#### Record set
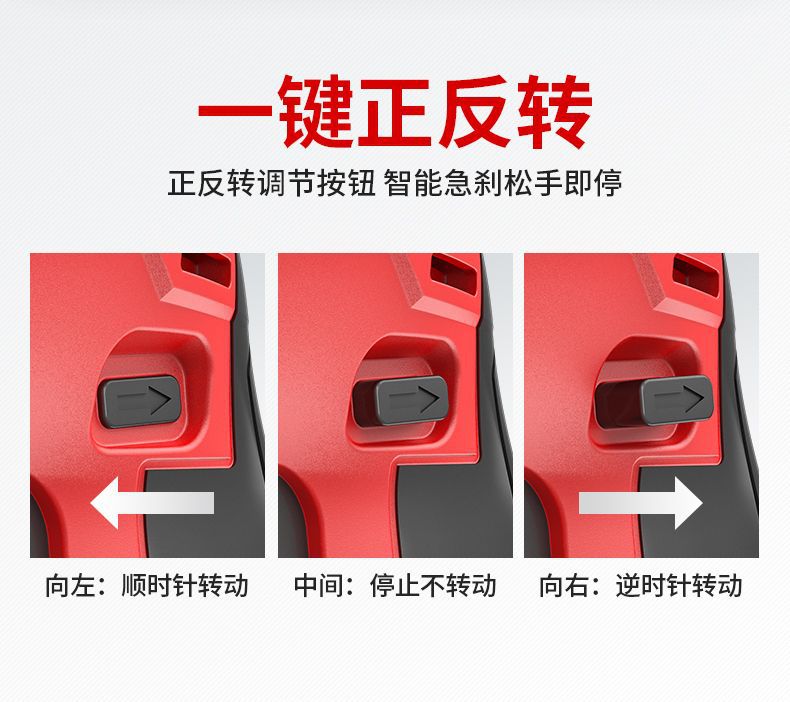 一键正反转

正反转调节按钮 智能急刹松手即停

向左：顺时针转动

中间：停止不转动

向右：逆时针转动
########
#### Record set
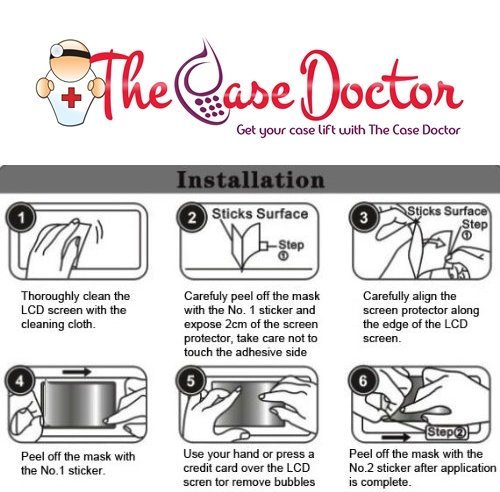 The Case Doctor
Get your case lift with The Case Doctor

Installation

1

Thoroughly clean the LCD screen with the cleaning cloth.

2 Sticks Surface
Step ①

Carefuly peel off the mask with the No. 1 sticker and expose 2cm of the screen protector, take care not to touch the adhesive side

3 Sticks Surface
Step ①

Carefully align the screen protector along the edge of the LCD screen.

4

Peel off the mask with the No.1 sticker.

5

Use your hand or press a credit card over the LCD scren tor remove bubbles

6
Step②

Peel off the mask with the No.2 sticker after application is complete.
########
A word-for-word copy of the lines above from the one with "2 Sticks Surface" through the one with "Peel off the mask with the No.2", inclusive, is the only output wanted.

2 Sticks Surface
Step ①

Carefuly peel off the mask with the No. 1 sticker and expose 2cm of the screen protector, take care not to touch the adhesive side

3 Sticks Surface
Step ①

Carefully align the screen protector along the edge of the LCD screen.

4

Peel off the mask with the No.1 sticker.

5

Use your hand or press a credit card over the LCD scren tor remove bubbles

6
Step②

Peel off the mask with the No.2 sticker after application is complete.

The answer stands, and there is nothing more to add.